Oleh: Akmal Sjafril
Bulan Ramadhan adalah bulan teristimewa dalam kalender Hijriyyah.
Betapa tidak, hanya dalam bulan itulah diwajibkan suatu ibadah selama
sebulan penuh. Kemuliaan Ramadhan tidak terbatas hanya pada saat
pelaksanaan ibadah shaum (yaitu dari Subuh hingga Maghrib),
tapi juga pada keseluruhan malam harinya. Pendeknya, setiap detik dalam
bulan Ramadhan adalah waktu yang sangat istimewa.
Batasan-batasan ibadah shaum cukup sederhana untuk dipahami
oleh siapa saja. Waktunya dimulai sejak adzan Subuh hingga datangnya
waktu Maghrib. Di antara keduanya, seorang Muslim tidak boleh makan,
minum dan berhubungan suami-istri. Dosa-dosa seperti menggunjing,
mencuri, melukai orang lain dan sebagainya tidaklah membatalkan shaum, namun ada kemungkinan menjadikannya tak bernilai.
Perlu dicatat bahwa tiga hal yang membatalkan puasa di atas adalah
perbuatan yang seratus persen halal. Maka, jika tiga perbuatan yang
halal itu saja diharamkan selama shaum, tentu saja yang haram harus semakin dijauhi. Tidak heran jika umat Muslim yang melaksanakan shaum juga menyempurnakan ibadahnya dengan menjauhi hal-hal yang makruh, mengurangi hal-hal yang mubah demi menghindari efek sampingnya (yaitu membuat kita lalai), menambah ibadah-ibadah yang sunnah dan menyempurnakan ibadah yang fardhu.
Meski yang membatalkan puasa hanya sedikit saja, namun shaum
menuntut pengendalian total atas jiwa, akal dan fisik para pelakunya.
Oleh karena itu, mulut bukan hanya mencegah masuknya makanan dan
minuman, tapi juga menahan lontaran kata-kata yang tidak bermanfaat,
apalagi yang bathil. Begitu pentingnya pengendalian diri ini,
sampai-sampai Rasulullah saw memerintahkan umatnya untuk menolak
tantangan orang yang ingin memancing keributan di bulan Ramadhan dengan
kata-kata: “Sesungguhnya saya sedang shaum”.
Selama melaksanakan ibadah shaum Ramadhan, rutinitas hidup
tentu tak mungkin ditinggalkan selama sebulan penuh. Dengan perut yang
kosong, setiap Muslim dituntut untuk tetap produktif, baik dalam hal
mencari nafkah dan juga dalam ibadah-ibadah lainnya. Justru, dalam
momentum Ramadhan, orang biasa meningkatkan tempo ibadah mahdhah-nya.

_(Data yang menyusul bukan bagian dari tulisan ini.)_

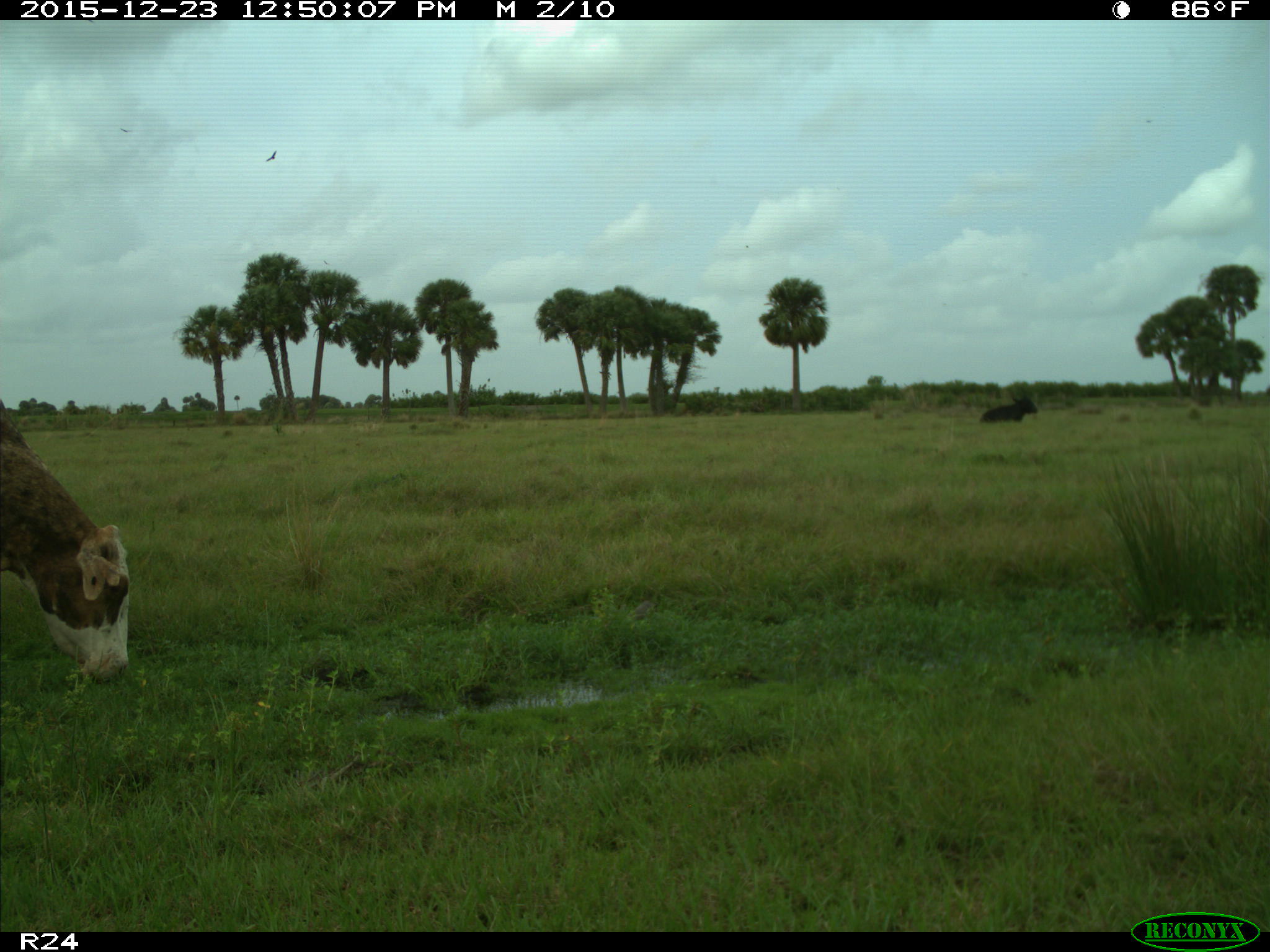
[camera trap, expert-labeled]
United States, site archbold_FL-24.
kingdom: Animalia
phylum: Chordata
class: Mammalia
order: Artiodactyla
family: Bovidae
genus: Bos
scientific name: Bos taurus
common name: domestic cow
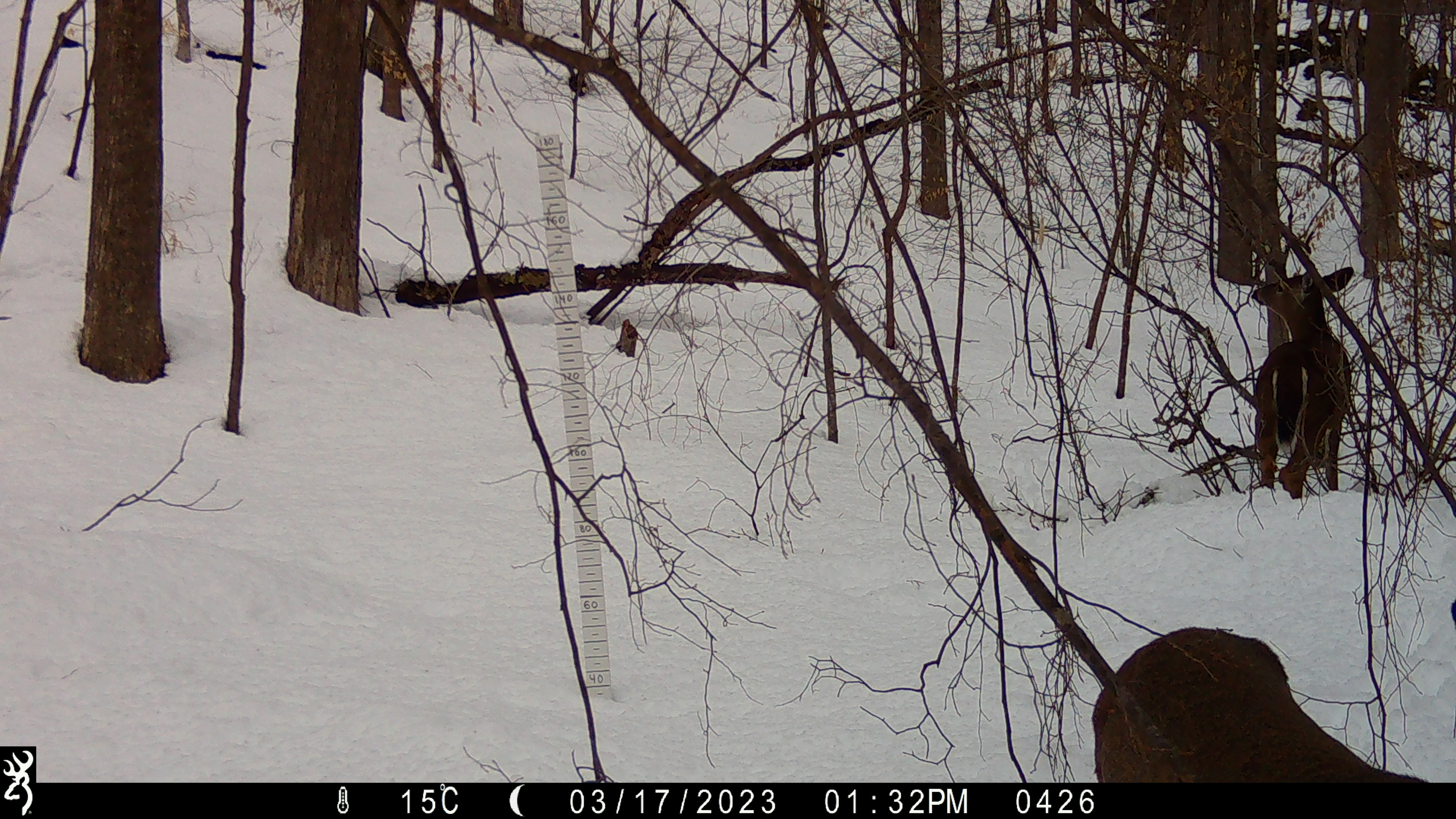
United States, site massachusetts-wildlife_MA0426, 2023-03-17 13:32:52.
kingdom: Animalia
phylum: Chordata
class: Mammalia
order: Artiodactyla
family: Cervidae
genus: Odocoileus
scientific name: Odocoileus virginianus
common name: white-tailed deer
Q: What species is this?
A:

Malam harinya, setelah berbuka, bukanlah waktu untuk bermalas-malasan. Sebaliknya, ada pula ibadah sunnah yang disebut Tarawih atau Qiyamur-Ramadhan (menghidupkan malam di bulan Ramadhan). Shalat Tarawih,
sebagaimana yang dicontohkan Rasulullah saw, tidak mesti dilaksanakan
di Masjid atau berjama’ah, melainkan boleh dilakukan sendiri-sendiri di
rumah. Ada yang melaksanakan Tarawih sebanyak 8 rakaat, 20
rakaat, 36 rakaat, bahkan yang lebih dari itu pun ada. Para ulama –
termasuk Imam Syafi’i dan Ibn Taymiyyah – berpendapat bahwa variasi
rakaat ini bukanlah masalah, dan perbedaan jumlah rakaat nampaknya
disesuaikan dengan panjang bacaan ketika berdiri; jika bacaannya
panjang-panjang, maka jumlah rakaat tidak lebih dari 8, dan jika
bacaannya pendek-pendek, jumlah rakaat boleh ditambah (lihat buku Fiqih Puasa karya Syaikh Yusuf al-Qaradhawi). Yang jelas, malam hari di bulan Ramadhan tidak kalah sibuk dengan siang harinya.
Efektivitas dalam Shaum
Shaum Ramadhan menuntut efektivitas hidup yang sangat tinggi. Bangun lebih pagi untuk sahur, beribadah wajib seperti biasa, mencari nafkah seperti biasa, beribadah sunnah
dengan dosis lebih tinggi, menghindari segala hal yang tidak bermanfaat
dan menggantinya dengan hal-hal yang bermanfaat, dan kemudian memenuhi
malam dengan ibadah yang panjang. Waktu harus diatur, gizi harus
diperhatikan, agenda harus dirapikan, bahkan napas pun harus dihemat. Di
Jakarta, misalnya, jalan-jalan di siang hari di bulan Ramadhan
cenderung lebih lengang, sebab orang yang melaksanakan shaum tak mau keluar di bawah terik matahari kalau tidak benar-benar ada keperluan. Semuanya berusaha untuk serba efektif.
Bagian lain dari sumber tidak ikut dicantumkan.